Books Read: June 2022
I made an amazing discovery this month; a lot of the books that have long waits for digital loans are sitting on the shelf within my library system and available for checkout immediately. Even better? Many of them were on the shelf at my local branch! For the first time in a long time I read only paper versions of books this month and I reall enjoyed it. I also read a lot this month, I’ve been in retreat mode and so I’ve shut out most of the online life and read books, worked with yarn and fabric, and gardened. It’s been good for my soul in the midst of all that’s going on.
Spear
Based on the legends of Arthur and his companions, Nicola Griffith tells the tale of a girl with no name who sees that she can be more, that she has a story, and she leaves her mother to seek it out. It’s about love, jousting, honor, and what can be when you trust yourself. The writing is amazing in this short, fast moving story.
Empire of Pain
The subtitle of this book, The Secret History of the Sackler Dynasty, sums up very well what the book is about. It isn’t about Purdue Pharma, per say, or the opiod crisis, but rather the family behind the company that made the drug that triggered the crisis. It’s at once hugely enraging but also fascinating; I read it so quickly because of that fascination and because Patrick Radden Keefe is a great writer. The start of the story is so much earlier than the 1990s and OxyContin, as it begins with three brothers, one of whom pioneers how to market and sell drugs. It’s very much a tale of how people with money can get away with the worst evils.
The Code of the Woosters
I’d never read P.G. Wodehouse, but felt like the timing was right for something funny and utterly ridiculous and that is exactly what I got in this book. We follow Bertie Wooster and his ever faithful man Jeeves as they try to help Bertie’s aunt, two good friends, and avoid upsetting a friend’s father. It’s a story of missed moments, bad communication, and comedy and I thoroughly enjoyed it.
Harlem Shuffle
Ray Carney is trying to live a good life in Harlem. He’s married with one child and another on the way, but circumstances keep pulling him into living a bit of a double life, with his upstanding furniture store business and his side hustle fencing stolen items. Colson Whitehead is great at creating characters and places that suck you in and his latest is no different. We see Carney in three different vignettes as his life changes and he grows older, but we also see Harlem and New York City through his eyes in the late 1950s and early 1960s. Highly recommend this one.
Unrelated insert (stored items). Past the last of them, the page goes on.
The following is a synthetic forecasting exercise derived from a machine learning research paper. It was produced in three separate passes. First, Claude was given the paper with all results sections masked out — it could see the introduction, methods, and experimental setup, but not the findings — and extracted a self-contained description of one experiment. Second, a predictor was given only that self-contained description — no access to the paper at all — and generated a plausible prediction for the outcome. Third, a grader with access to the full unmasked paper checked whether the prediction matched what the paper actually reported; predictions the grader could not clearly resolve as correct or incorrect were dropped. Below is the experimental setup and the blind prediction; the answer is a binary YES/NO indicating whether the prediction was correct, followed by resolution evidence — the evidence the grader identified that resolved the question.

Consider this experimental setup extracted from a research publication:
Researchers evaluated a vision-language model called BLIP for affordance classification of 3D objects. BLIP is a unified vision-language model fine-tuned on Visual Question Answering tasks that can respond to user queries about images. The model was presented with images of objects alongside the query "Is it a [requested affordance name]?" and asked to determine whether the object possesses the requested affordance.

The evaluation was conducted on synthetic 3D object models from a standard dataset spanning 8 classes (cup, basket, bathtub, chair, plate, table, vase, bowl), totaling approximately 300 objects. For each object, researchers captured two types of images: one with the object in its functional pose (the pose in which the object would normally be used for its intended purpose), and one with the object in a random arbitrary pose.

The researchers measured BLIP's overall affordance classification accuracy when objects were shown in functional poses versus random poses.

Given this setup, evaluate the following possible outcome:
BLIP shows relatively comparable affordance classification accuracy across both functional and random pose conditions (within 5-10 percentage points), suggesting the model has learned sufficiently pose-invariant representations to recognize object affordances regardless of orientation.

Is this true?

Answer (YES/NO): NO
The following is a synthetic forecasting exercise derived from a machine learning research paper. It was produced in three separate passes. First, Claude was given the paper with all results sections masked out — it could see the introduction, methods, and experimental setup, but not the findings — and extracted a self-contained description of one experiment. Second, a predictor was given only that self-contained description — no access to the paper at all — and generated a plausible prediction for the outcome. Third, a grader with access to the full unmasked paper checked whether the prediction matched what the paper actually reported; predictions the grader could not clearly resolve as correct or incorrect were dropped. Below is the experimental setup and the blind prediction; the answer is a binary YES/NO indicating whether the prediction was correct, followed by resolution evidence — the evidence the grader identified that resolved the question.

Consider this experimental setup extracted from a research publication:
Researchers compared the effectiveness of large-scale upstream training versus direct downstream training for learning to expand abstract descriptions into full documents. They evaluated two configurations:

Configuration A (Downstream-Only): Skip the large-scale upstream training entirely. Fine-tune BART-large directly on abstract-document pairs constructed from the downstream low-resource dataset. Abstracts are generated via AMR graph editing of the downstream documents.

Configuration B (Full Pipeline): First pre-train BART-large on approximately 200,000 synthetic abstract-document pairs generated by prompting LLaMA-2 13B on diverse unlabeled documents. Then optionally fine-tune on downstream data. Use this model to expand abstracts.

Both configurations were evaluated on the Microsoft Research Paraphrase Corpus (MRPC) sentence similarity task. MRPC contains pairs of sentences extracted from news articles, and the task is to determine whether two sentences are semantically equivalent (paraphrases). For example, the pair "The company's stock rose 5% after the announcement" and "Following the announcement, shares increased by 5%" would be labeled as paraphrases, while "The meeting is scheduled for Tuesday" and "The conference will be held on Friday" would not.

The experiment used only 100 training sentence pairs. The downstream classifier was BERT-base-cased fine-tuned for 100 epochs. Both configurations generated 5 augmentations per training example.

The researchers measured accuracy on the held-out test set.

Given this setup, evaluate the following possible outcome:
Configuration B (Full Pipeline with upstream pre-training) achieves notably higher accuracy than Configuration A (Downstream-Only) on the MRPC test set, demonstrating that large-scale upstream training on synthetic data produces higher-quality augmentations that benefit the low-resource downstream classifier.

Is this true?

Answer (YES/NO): YES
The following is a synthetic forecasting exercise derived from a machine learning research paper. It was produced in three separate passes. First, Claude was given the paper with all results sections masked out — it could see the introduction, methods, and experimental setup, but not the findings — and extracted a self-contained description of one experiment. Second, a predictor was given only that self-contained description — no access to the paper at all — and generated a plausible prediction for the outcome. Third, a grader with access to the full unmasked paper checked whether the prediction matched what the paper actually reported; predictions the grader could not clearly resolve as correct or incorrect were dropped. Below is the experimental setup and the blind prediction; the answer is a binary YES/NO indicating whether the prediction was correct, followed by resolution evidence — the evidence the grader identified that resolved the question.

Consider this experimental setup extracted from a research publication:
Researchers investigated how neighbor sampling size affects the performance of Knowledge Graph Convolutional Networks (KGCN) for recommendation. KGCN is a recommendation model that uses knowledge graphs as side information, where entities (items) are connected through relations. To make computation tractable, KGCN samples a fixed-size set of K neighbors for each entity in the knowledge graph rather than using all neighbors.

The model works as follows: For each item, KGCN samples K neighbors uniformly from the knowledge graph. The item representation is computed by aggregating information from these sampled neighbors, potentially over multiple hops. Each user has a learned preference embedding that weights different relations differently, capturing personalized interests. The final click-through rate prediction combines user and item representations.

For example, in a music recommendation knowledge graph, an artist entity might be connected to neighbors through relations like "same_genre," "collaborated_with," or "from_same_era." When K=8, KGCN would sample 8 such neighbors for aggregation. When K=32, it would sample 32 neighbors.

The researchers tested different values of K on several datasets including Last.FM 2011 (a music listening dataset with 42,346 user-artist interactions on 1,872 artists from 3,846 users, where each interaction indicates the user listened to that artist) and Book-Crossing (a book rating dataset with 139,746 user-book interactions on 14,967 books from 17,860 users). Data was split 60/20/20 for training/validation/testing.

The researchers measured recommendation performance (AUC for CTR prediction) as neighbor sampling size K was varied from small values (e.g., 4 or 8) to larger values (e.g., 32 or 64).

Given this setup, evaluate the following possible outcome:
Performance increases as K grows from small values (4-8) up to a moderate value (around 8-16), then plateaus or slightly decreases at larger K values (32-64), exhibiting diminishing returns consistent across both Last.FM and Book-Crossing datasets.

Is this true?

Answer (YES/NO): NO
Following his two targets back-to-back, the banker and the peddler, Pepper had to say they were in the same business. There were the obvious junkies in Harlem, swaying, grooving to some inner refrain, and then there were citizens you’d never know were on junk. Normal people with straight jobs who strolled up to Dixon’s men, copped, then split to their warrens. Then there was Duke. Every day Duke hustled, doing his own handoffs in restaurants and club rooms, pushing that inside dope: influence, information, power. You couldn’t tell who was using what these days, their drug of choise, but half the city was on something if you had your eyes open. (p 182)
The boys’ constellation knowledge stalled after the Dippers and the Belt, but you didn’t have to know what something was called to know how it made you feel, and looking at the stars didn’t make Carney feel small or insignificant, the stars made him feel recognized. They had their place and he had his. We all have our station in life—people, stars, cities—and even if no one looked after Carney and no one suspected him capable of much at all, he was going to make himself into something. (p 311)
Knitting Circle
This isn’t a great book, but it hit me in the right way since it uses knitting to tell the story. Mary’s daughter died suddenly and she’s frozen by her grief, after a lot of badgering from her mother, she goes to a shop to learn how to knit. She joins a weekly knitting circle and as she learns to knit we learn the stories of the women in the circle. It was, in many ways, hard to read, but also I ripped through it, wanting to know if Mary would get through it, would her marriage survive, would she continue to knit?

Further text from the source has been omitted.